Capillary-LC-MSn for the Analysis of Oxysterols Brain

Kersti Karu1, Gunvor Alvelius2, Karl Bodin2, Jan Sjovall2, Yuqin Wang1, William J. Griffiths1

1 The School of Pharmacy, University of London, 29/39 Brunswick Square, London WC1N 1AX, United Kingdom
2 Karolinska Institutet, Stockholm SE 171 77, Sweden

Correspondence address: Kersti Karu, The School of Pharmacy, University of London, Pharmaceutical and Biological Chemistry, 29/39 Brunswick Square, London, WC1N 1AX United Kingdom.

Keywords: Lipid; Low Flow Electrospray; Metabolic Profiling; MS/MS, Liquid Chromatography.

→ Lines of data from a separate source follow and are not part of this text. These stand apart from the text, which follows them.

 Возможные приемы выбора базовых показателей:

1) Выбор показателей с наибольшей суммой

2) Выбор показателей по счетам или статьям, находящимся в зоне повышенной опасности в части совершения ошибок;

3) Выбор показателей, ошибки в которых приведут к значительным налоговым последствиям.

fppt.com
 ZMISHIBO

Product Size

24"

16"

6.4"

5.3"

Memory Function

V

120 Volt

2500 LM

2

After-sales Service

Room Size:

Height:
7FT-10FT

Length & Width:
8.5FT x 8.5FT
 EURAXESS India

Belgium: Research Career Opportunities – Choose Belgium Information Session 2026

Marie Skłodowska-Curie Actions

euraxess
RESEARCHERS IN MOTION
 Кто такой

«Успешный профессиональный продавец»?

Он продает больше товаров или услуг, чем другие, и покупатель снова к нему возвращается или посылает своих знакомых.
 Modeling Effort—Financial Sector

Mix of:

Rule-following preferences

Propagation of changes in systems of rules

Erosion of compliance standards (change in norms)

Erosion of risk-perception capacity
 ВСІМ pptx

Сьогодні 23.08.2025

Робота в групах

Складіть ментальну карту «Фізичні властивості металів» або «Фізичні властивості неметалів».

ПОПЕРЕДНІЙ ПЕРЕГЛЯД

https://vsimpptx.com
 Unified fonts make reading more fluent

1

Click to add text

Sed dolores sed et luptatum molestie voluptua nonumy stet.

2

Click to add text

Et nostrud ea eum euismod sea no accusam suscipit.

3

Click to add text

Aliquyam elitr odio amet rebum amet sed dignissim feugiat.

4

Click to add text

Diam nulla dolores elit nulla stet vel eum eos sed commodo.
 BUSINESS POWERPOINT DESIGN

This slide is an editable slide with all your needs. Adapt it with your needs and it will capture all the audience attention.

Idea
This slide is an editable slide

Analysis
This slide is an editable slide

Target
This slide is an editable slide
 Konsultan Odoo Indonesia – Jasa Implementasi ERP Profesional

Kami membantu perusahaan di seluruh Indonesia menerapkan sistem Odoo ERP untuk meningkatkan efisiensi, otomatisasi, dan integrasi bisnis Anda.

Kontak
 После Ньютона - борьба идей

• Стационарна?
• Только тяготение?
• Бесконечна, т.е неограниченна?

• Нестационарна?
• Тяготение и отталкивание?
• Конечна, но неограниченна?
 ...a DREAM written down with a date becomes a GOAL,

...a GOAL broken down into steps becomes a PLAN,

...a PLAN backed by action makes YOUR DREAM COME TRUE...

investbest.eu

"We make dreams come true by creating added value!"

Novel aspect: Identification of new oxysterols in rat brain.

 

Oxysterols are oxygenated derivatives of cholesterol. The formation of oxysterols represents the first step of cholesterol metabolism. The introduction of additional hydroxyl groups to the cholesterol skeleton facilitates the flux of oxysterols across the blood brain barrier and they are further converted to bile acids in the liver. In addition they also behave as ligands for the liver X receptor and have been suggested to have roles in cholesterol homeostasis.

Sterols were extracted from the rat brain and separated by normal-phase chromatography into two fractions (U1, U2). The first fraction (U1) containing sterol esters was hydrolysed then subjected to further stage of normal-phase chromatography generating two fractions (U1i and U2ii). The second fraction from the initial chromatography step (U2), and the second chromatographic fraction following ester hydrolysis (U1ii) were rich in oxysterols. Fractions (U2) and (U1ii) were each divided into two portions. To the first portion oxysterols with a 3beta-hydroxy-5-ene or 5alpha-hydrogen-3beta-hydroxy structure were converted by cholesterol oxidase to 3-oxo-4-ene sterols, which were subsequently derivatised with Girard P reagent. The second portion was derivatised with Girard P directly with out the use of cholesterol oxidase in order to convert endogenous oxosterols to their GP hydrazones. Both fractions were subjected to C18 solid phase extraction and subsequently analysed using capillary liquid chromatography-ion trap mass spectrometry (LC-MSn).

Initially, a panel of synthetic oxysterols were oxidized and derivatised with Girard P hydrazine, then analysed by electrospray ionization tandem mass spectrometry (ESI-MSn) with low-energy collision-induced dissociation to establish structurally informative fragment ion patterns.

Capillary LC-MSn analysis of the oxysterol fractions from rat brain identified 24(S)-hydroxycholesterol as confirmed as the major oxysterol by comparison of its retention time and MS2 or MS3 spectra with synthetic standards. The current study also identified three dihydroxycholesterols, ketocholesterols and two hydroxycholesterols.

In conclusion the analytical method in use is specific, sensitive and robust for the analysis of oxysterols from biological tissues.